The Legislature's watchdog committee said a recently-passed bill designed to provide more oversight of line-item spending in appropriation bills is riddled with loopholes that exempt nearly all of outlays from its requirements.
The Joint Legislative Committee on Performance Evaluation and Expenditure Review found that of the more than $40 billion in state and federal funds appropriated by lawmakers, more than 14 percent of it ($6.5 billion) was in the form of so-called pass-through funding or line-item funding.
Pass through funding is defined as lawmakers writing language into the agency's appropriation bill that requires it to transfer funds to other state agencies, local governments, private organizations such as non-profits and or to recipients in the form of loans or grants.
The biggest example of this is the Mississippi Adequate Education Program, the funding formula that provides most of the funding for public school districts. It disbursed $2.82 billion in fiscal 2021 and $2.62 billion in fiscal 2022.
There are numerous examples of pass-through spending in nearly every appropriation bill. In House Bill 1387, which was the appropriation bill for education, there are numerous instances of this type of spending in addition to MAEP, including $1.25 million for Teach for America and $775,000 for Algebra Nation.
Other examples included $1 million was provided to the non-profit Delta Health Alliance for a community health project in the fiscal 2022 Medicaid appropriation bill and $400,000 for the Skills Foundation of Mississippi in the Mississippi Development Authority's appropriation.
The report also says the state doesn't have one entity responsible for exercising oversight of this spending and this hinders transparency and oversight.

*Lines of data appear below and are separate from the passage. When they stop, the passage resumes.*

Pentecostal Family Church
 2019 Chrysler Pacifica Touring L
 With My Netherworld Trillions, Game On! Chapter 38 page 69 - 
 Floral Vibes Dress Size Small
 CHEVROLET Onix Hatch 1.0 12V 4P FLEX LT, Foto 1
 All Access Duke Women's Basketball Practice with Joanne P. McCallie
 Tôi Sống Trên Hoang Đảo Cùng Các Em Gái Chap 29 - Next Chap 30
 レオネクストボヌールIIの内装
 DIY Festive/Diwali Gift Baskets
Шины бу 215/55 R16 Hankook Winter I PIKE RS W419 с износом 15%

PEER also says a bill passed in the last session, Senate Bill 2824, was designed to require annual reporting of these expenditures, but 99 percent of the pass-through funding analyzed wouldn't be subject to the monitoring requirements. Only $20.6 million out of the nearly $6 billion in pass-through expenditures is subject to its provisions.
According to the report, the reason for so much of these funds not being applicable to the requirements of SB 2824 is due to the large number of exemptions, outlays not meeting the definition in the bill of pass-through funding or existing control mechanisms at state agencies capable of monitoring these expenditures.
According to the PEER report, federal funds such as the Coronavirus Aid, Relief and Economic Security (CARES Act) aren't subject to SB 2824's requirements as are the Gulf of Mexico Security Energy Act (GOMESA) funds administered by the Department of Marine Resources. Also exempt is the state Education Scholarship Account program, which provides children with special needs money for private school tuition, tutoring or other educational aids.
The committee recommends the law be changed to require recipient entities to submit quarterly reports to state agencies detailing the actual or intended expenditures, changes to the disbursement schedule which would require the recipients to file quarterly reports and another requirement that state agencies submit itemized expenditure reports to the Department of Finance and Administration's Office of Budget and Fund Management, which allow closer examination by the Joint Legislative Budget Committee.
PEER analyzed spending for fiscal years 2021 and 2022 when the state spent $22.3 billion and $23.3 billion total (state and federal funds). Most of the pass-through spending went to local governments ($3.03 billion in fiscal 2021 and $2.96 billion in fiscal 2022), mostly for MAEP. Other state agencies received $121 million in fiscal 2021 and $98 million in fiscal 2022.
Private or non-profit organizations received $165 million in fiscal 2021 and $50 million in fiscal 2022.